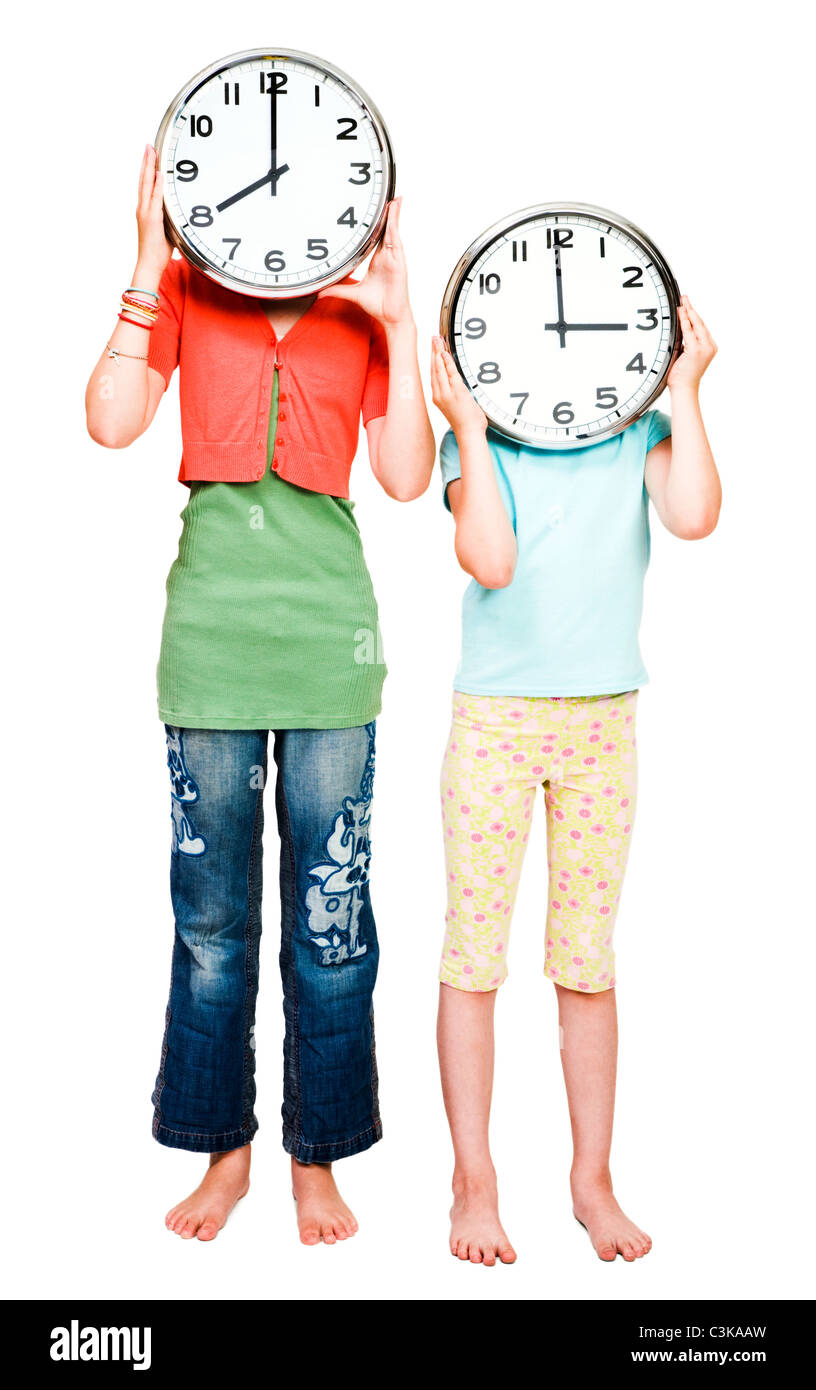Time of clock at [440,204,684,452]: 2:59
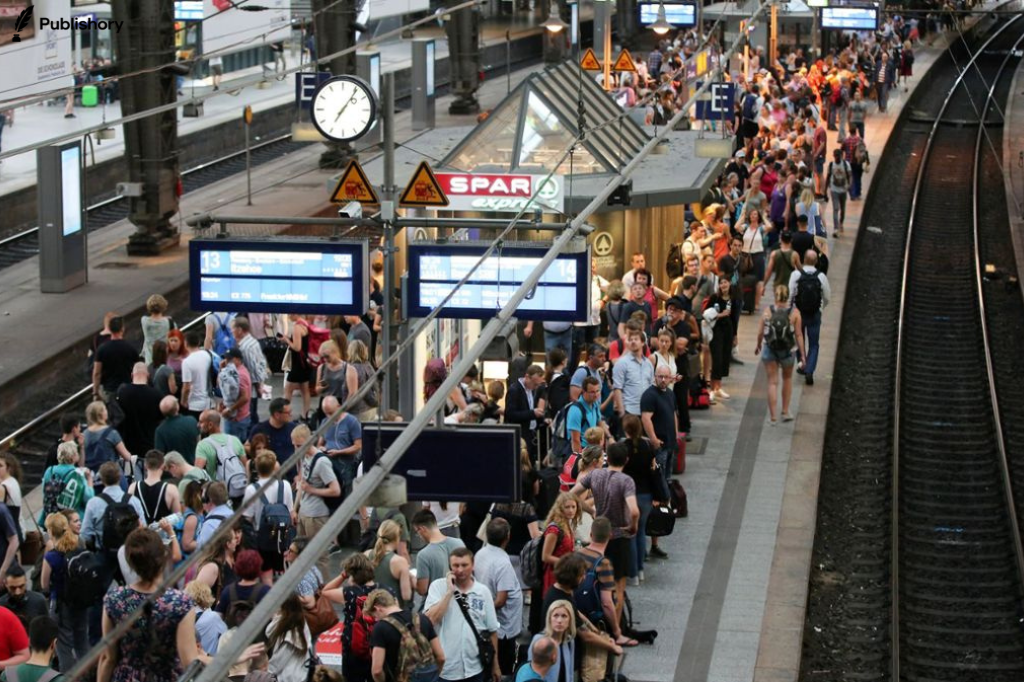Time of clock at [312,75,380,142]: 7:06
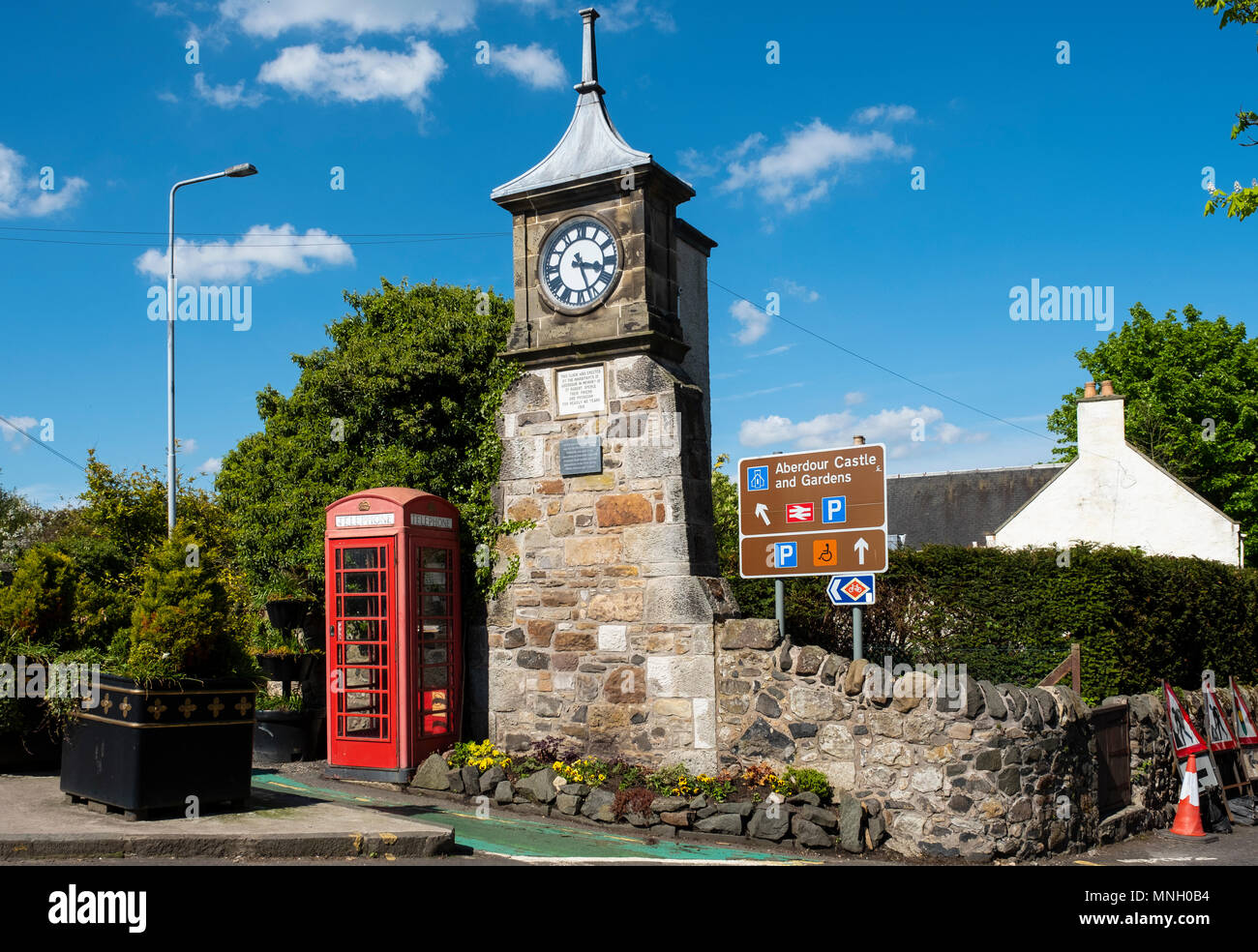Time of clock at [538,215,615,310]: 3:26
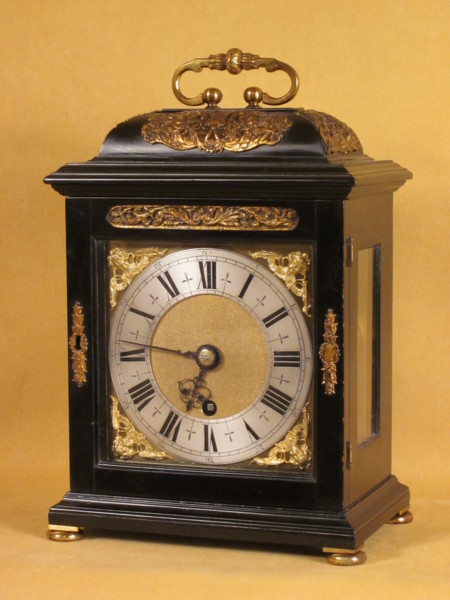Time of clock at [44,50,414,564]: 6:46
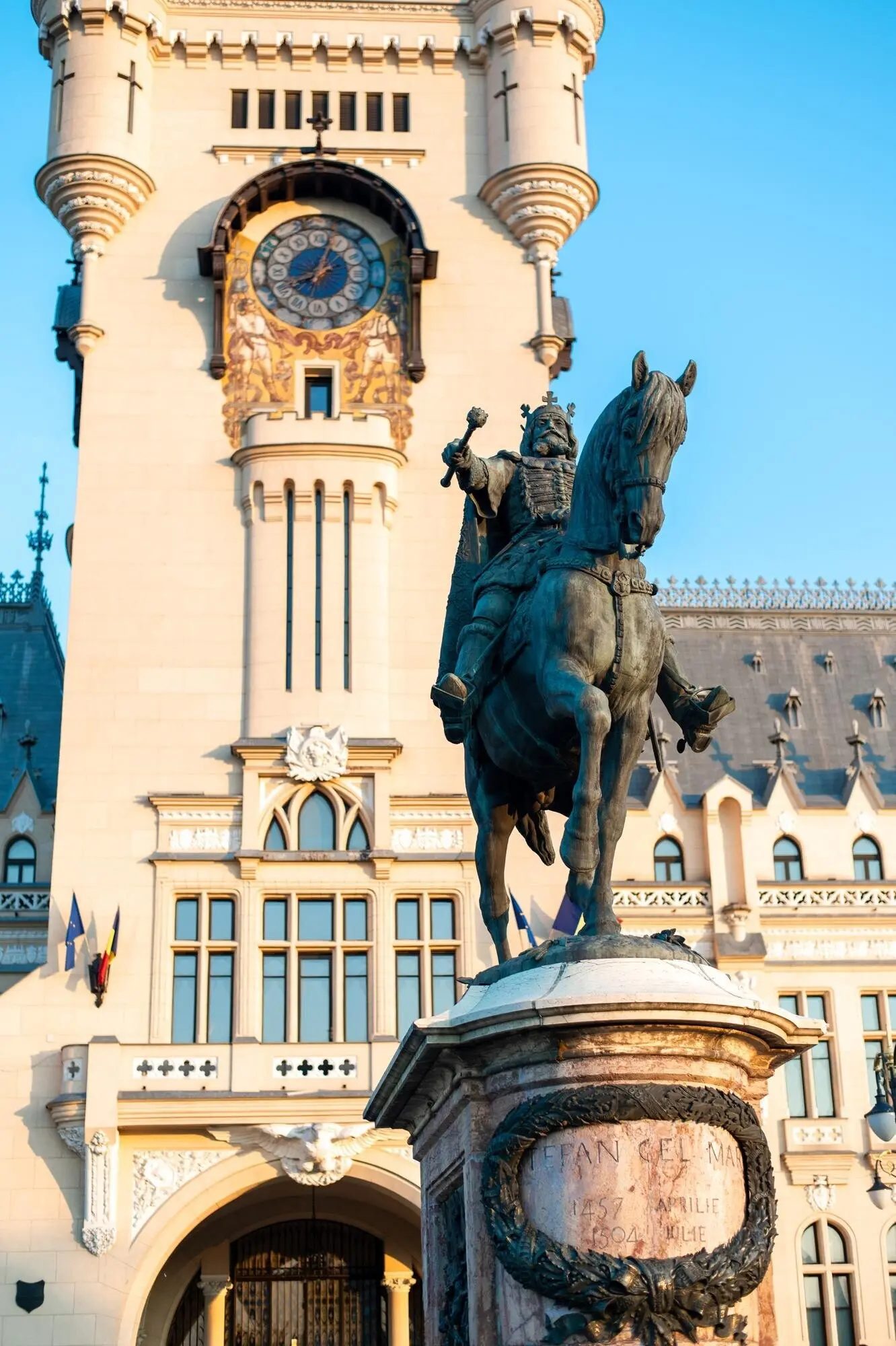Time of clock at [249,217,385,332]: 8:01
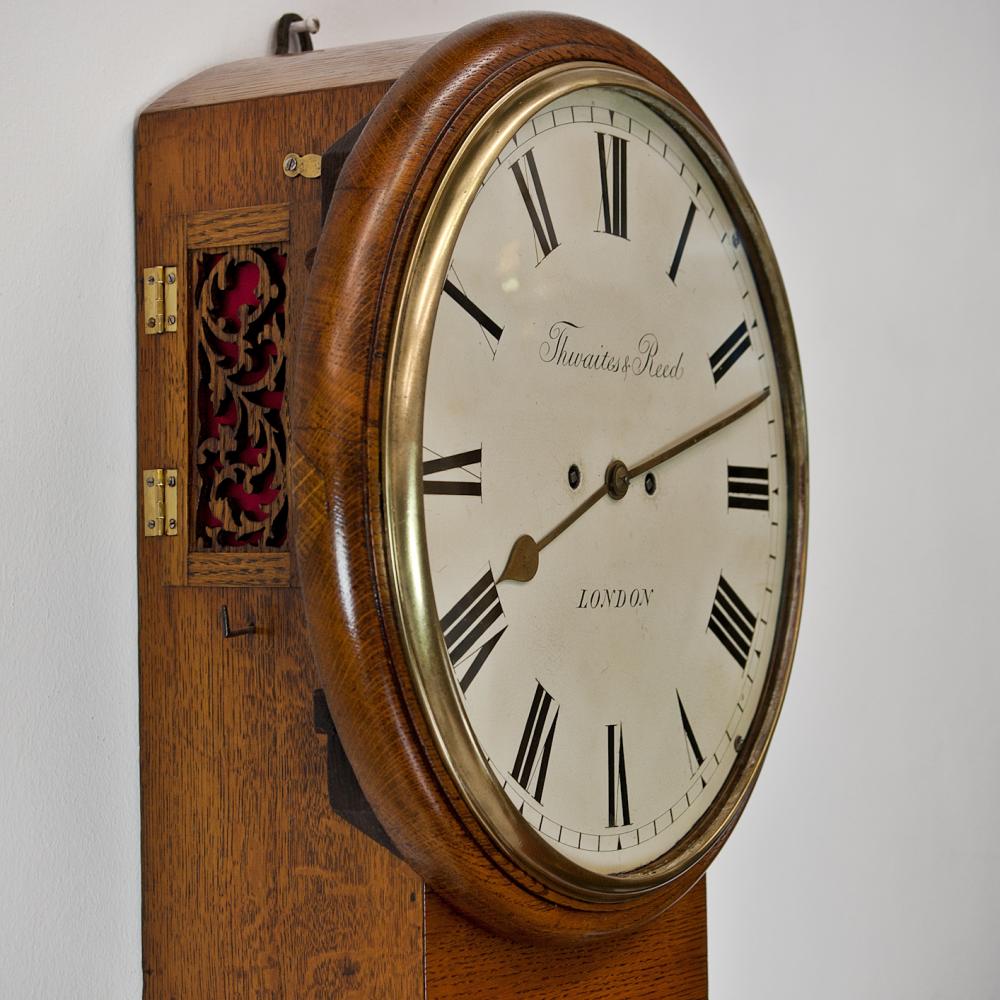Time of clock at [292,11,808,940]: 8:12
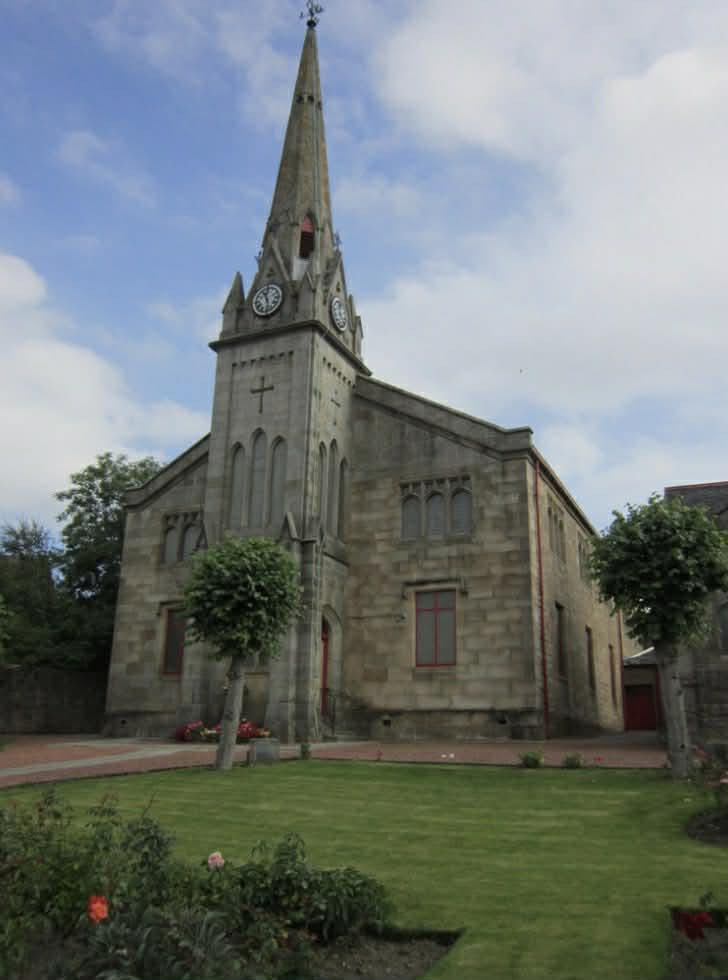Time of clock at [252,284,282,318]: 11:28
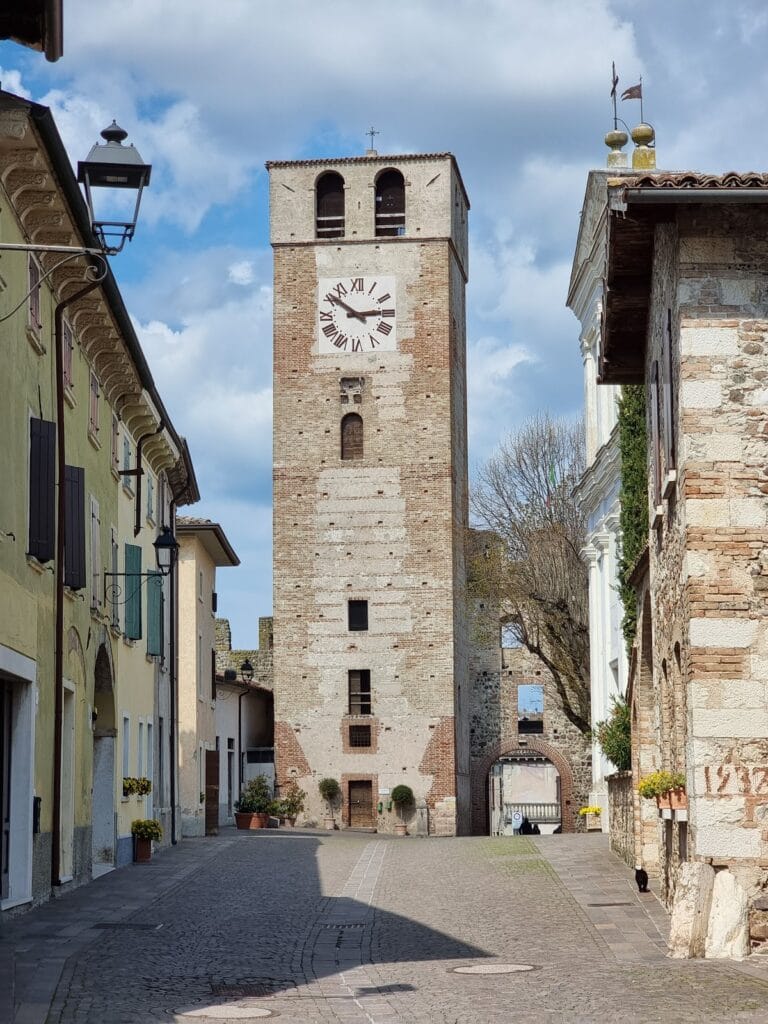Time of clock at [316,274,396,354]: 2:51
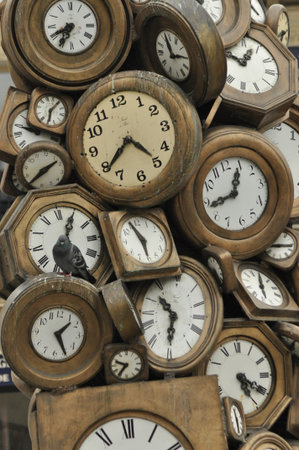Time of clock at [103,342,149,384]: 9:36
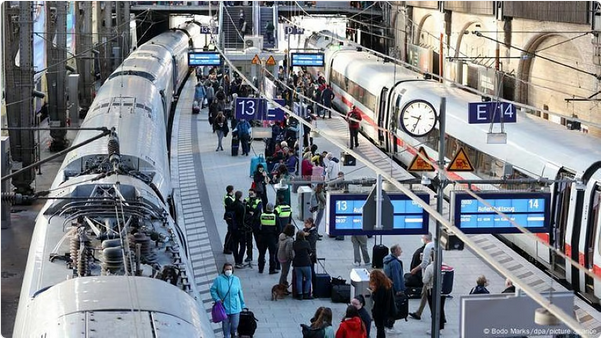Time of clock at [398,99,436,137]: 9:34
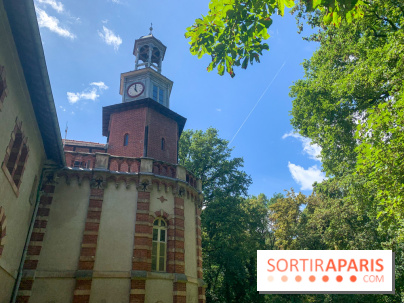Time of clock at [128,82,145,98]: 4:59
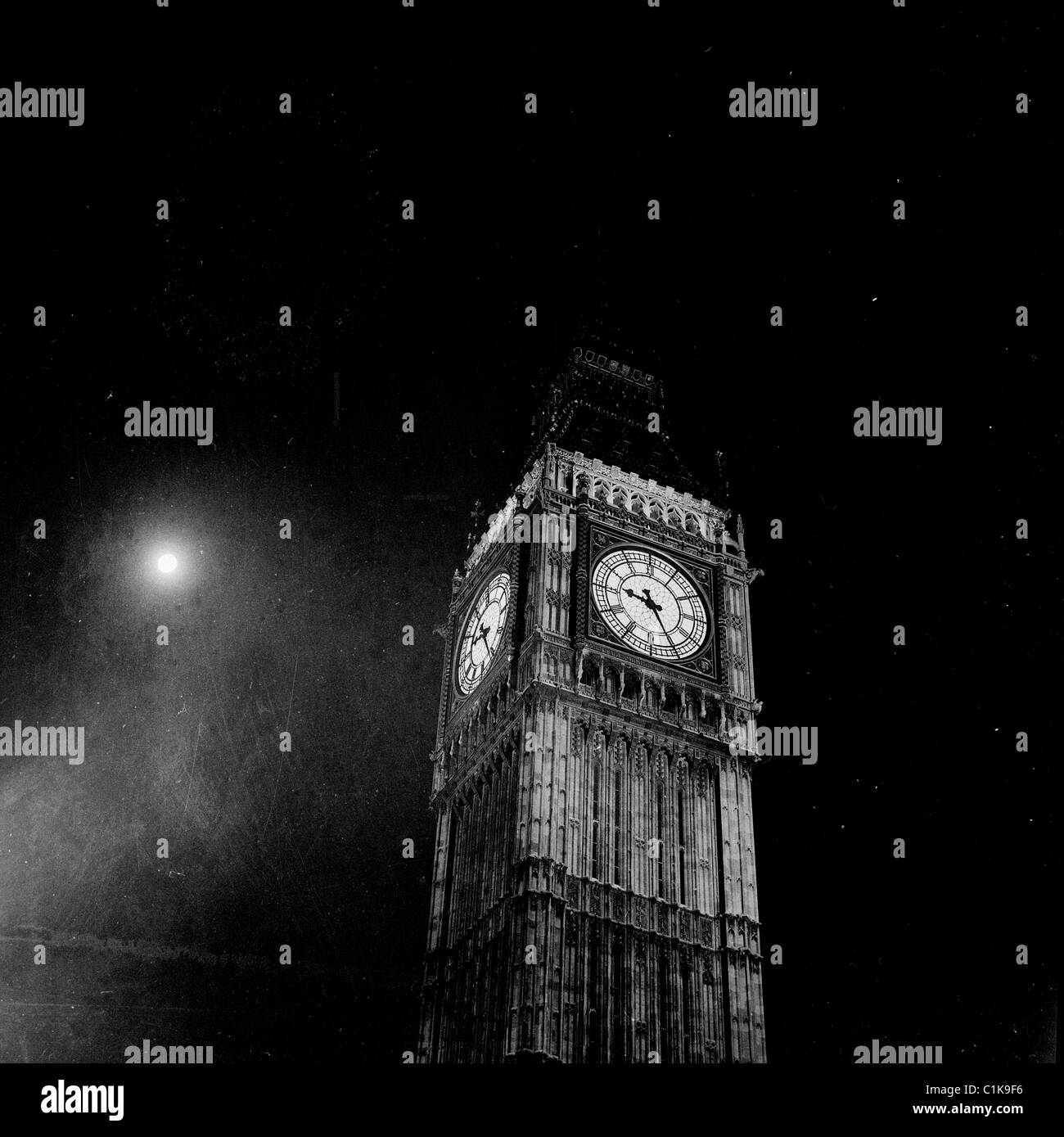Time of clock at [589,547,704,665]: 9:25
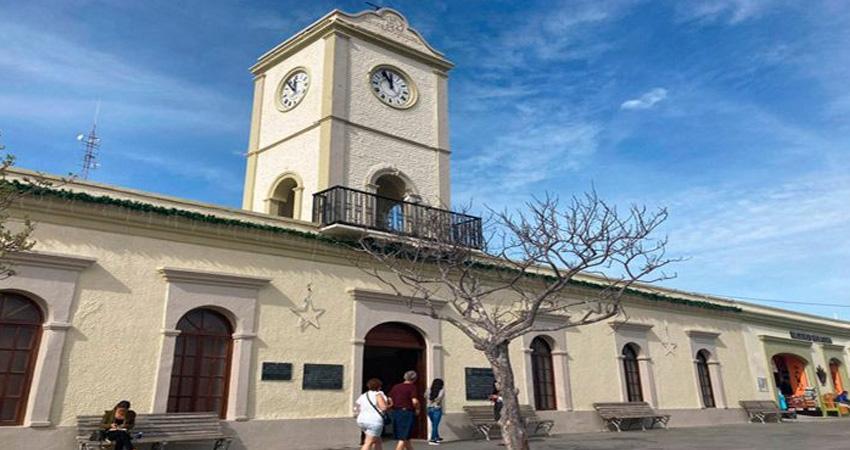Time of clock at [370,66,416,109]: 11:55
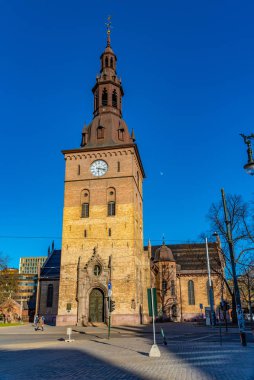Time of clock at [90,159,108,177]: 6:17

● ● ● ● ● ● ●

• **EXERCISE INSTRUCTIONS**: Rewrite every line of the records above, swapping "clock" for "timepiece" and keeping everything else the same. Leave the pictures out of your answer.

• **FINAL ANSWER**:
Time of timepiece at [440,204,684,452]: 2:59
Time of timepiece at [312,75,380,142]: 7:06
Time of timepiece at [538,215,615,310]: 3:26
Time of timepiece at [44,50,414,564]: 6:46
Time of timepiece at [249,217,385,332]: 8:01
Time of timepiece at [292,11,808,940]: 8:12
Time of timepiece at [252,284,282,318]: 11:28
Time of timepiece at [316,274,396,354]: 2:51
Time of timepiece at [103,342,149,384]: 9:36
Time of timepiece at [398,99,436,137]: 9:34
Time of timepiece at [128,82,145,98]: 4:59
Time of timepiece at [589,547,704,665]: 9:25
Time of timepiece at [370,66,416,109]: 11:55
Time of timepiece at [90,159,108,177]: 6:17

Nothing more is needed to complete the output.